Позже Ваксон рассказывал Роберту и показывал в лицаx, как было дело. Он входит в приемную Килькичева как ни в чем не бывало. Там мечется в отчаянии советский классик Луговой. «Вы с ума сошли, старик: на сорок минут опоздать к секретарю ЦК!» «Боже! — выкликает вошедший совсем неуместный в данном учреждении адрес. — Да у меня часы барахлят!» Помощник бежит через приемную в кабинет. Оттуда выкатывается собственной персоной геноссе Килькичев: «Ага, Ваксон появился! Ну, давайте, заходите все, то есть оба! Да перестань, Луговой, нервничать, мы ведь тоже с тобой были молоды, знаем, как часы барахлят. А вам, Ваксон, я бы все-таки порекомендовал не злоупотреблять напитками. Ладно, не притворяйтесь паинькой, у нас тут информация идет широким потоком». Пока рассаживались и получали по стакану «нашего марксистского чайку», дуче успел прокрутиться на своей табуретке и перебросить через стол верстку «Цитрусов», щедро разукрашенную его красным карандашом. Представляешь, Роба, до чего мы дошли: секретарь ЦК КПСС лично редактирует молодежную повесть начинающего автора! Поистине, нет предела заботе партии о литературе!
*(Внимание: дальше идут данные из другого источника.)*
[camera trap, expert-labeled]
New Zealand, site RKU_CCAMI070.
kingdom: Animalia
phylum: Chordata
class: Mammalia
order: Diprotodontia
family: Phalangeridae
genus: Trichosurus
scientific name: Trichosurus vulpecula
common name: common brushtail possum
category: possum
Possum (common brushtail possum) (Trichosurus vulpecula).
«…А особенно, товарищи инженеры человеческих душ, обратите внимание на мои пометки там, где фигурируют неуместные шуточки в адрес Сталина Иосифа Виссарионовича. Ну, вот вам пример: «Я открываю коробку папирос «Герцеговина Флор» и курю, как какой-нибудь Сталин» — ну, что это такое? Нельзя, нельзя, товарищи, смешивать трагедию с фарсом!»
При каждом замечании такого рода Килькичев суровым взглядом своих глазенышей впивался в члена своей номенклатуры Бориса Лугового, а потом, подмаслив этот взгляд, поворачивался к Ваксону, у которого часы барахлят так, что позволяют ему опаздывать к секретарю ЦК на сорок минут.